Can AI create a fairer world? Five principles for ethical coding

0 comments | 3 shares

Estimated reading time: 5 minutes

Julia Ziemer

December 4th, 2018

Can AI create a fairer world? Five principles for ethical coding

0 comments | 3 shares

Estimated reading time: 5 minutes

LSE MSc student Nicole Darabian reports on a Polis Talk by Kriti Sharma given to the LSE on 27 November 2018

With automation resulting in jobs losses, flawed algorithms perpetuating discriminatory practices and robots receiving citizenships, it is easy to feel discouraged by some of the recent contributions of artificial intelligence (AI).  However, in a world of growing scepticism, Kriti Sharma is an optimist. As an artificial intelligence technologist, she has made it her mission to incorporate greater ethics and diversity into machine learning ,in order to promote social good. Throughout her talk, Kriti highlighted examples where AI is making strides to address global challenges and achieve social impact. For instance, she recently helped develop an AI application that works as a non-judgemental companion offering support and guidance to South African women who are potentially victims of domestic violence and harassment. Because these crimes are highly stigmatised, victims do not tend to speak about their situation leaving cases often unreported.

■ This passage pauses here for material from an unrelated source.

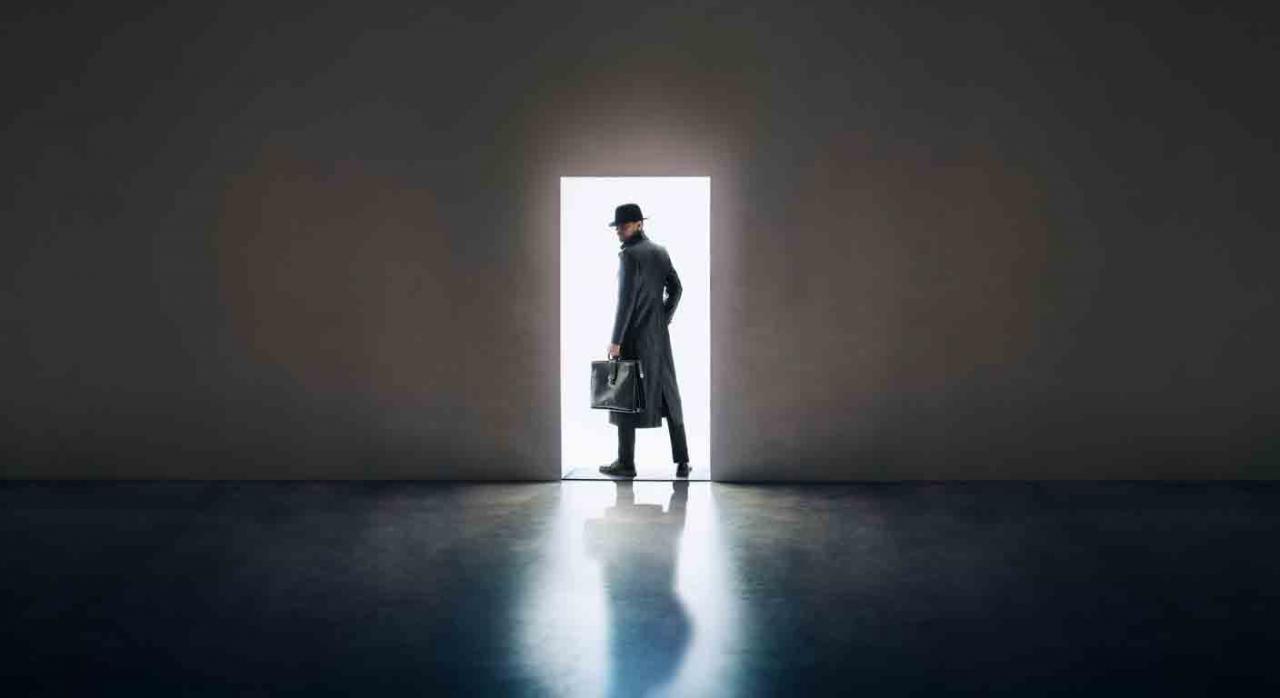 inviolabilidad del domicilio, entada y registro, AEAT, anulación, autorización judicial, devolución, documentación incautada. Hombre con gabardina, sombrero y maletín saliendo de una habitación oscura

Kriti Sharma speaking at the LSE on 27/11/2018

The room asks – how do we ensure the world derives more social value from AI? Kriti believes it starts by acknowledging our own bias and realising that algorithms are opinions embedded in code. To make AI fairer, Kriti offers five guiding principles:

  1. AI should reflect the diversity of users it serves. If algorithms are going to be used to benefit society, they must reflect multiple cultures and ethnicities. Diversity is key when creating teams designing and developing technology, “when people from diverse background come together, when we build things in the right way, the possibilities are limitless”, Kriti says. While there is value in fixing an algorithm’s code, it is critical to filter out as much bias during the creation process to ensure algorithms do not learn to reproduce our own stereotypes in the first place.

 

  1. AI must be held accountable. If a machine makes a bad decision, who is to blame? While consensus is growing that AI cannot remain unscrutinised, there isn’t yet a clear process to whom to turn to and how to act. Kriti mentions the UK’s Centre for Data Ethics and Innovation , where she is a member of the advisory board, as a good step towards promoting ethical AI governance nationwide. As governments debate what shape and form AI regulation should take, Kriti thinks we must also create a new model of “evolutionary regulation” that can react effectively to the rapid pace of innovation. Similarly, Kriti acknowledges that private companies, often the most resistant in revealing the code behind their algorithms, have a key role to play. Among other best practices, it is essential that developers take responsibility for the codes powering AI as well as ensure they do not develop algorithms that cannot be explained.

 

  1. Reward AI for showing its workings. AI should not be deployed blindly and must align to human values. As algorithms learn from the diverse datasets that feed them, rewarding mechanisms when developing AI can be an approach. In other words, developers can reinforce learning mechanisms that reward AI to not only achieve a certain result but in a way that aligns with human values.

 

  1. AI should level the playing field. Perhaps the principle that requires more attention. The “raison d’être” of AI should be to benefit humanity and much more needs to be done to ensure AI is accessible and does not exacerbate socio-economic inequalities. As we stand today, this is particularly problematic given that most of the data worldwide sits with 4-5 companies. This is an issue as it originates unequal opportunities for developing more AI that can serve humanity.

 

  1. AI will replace but it must also create. It may be inevitable that certain jobs will be replaced by machines, but Kirti sees a silver lining. As we invest in AI, we must invest even more in jobs for which human skills are paramount. Reasoning, creativity, empathy are all valuable human skills that can complement AI.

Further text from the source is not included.